第11話 3人の食事会


 ライリーの話を聞いたジョンと料理長ジョセフは納得したように頷く。多忙なこの時間に自身のために時間を割いてくれることに感謝しながら、ライリーは2人の意見を待つ。


 「俺は今のお嬢ならそこそこ行けると思うんすよ。でもそれは料理をするってことに限ればの話です」

 「確かにそうですね。料理の発想や技術はお嬢様が持っているものが現在、この厨房でも活かされております。ですが、経営していくとなれば話は変わってきますね」


 2人の料理人の意見もまたベネットに指摘された点と同様である。実際に料理を生業にする2人も同じ意見を抱くのであれば、ベネットの指摘はやはりライリーの今後の大きな宿題であろう。

 難題ではあるが有益な意見を言ってくれた2人にライリーは感謝を告げる。そんなライリーに笑いながらジョンが言う。

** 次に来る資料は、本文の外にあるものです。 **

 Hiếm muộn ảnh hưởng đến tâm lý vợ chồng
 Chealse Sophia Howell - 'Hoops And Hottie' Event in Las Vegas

 「俺なんかで役に立つならなんでも言ってくださいよ。お嬢が小さい頃から一緒に厨房に立った仲なんですから」

 

 そう言ってジョンは水平に置いた手を腰まで下げる。その言葉に、料理長も他の料理人も笑う。確かにライリーは記憶を取り戻した8歳くらいから、この調理場に潜り込んでいた。気恥ずかしい気持ちになるが、彼ら調理場の人々はライリーを見守ってくれていたのだ。今もこうして忙しい時間に相談するライリーに不快な様子を見せる事もない。

 家族の中にも、学園の中にも上手く居場所を見つけられなかったライリーだが、ここには温かく見守ってくれる人々がいる。将来への課題はあるが、ベネットの言う通り、今気付けたのは幸運であろう。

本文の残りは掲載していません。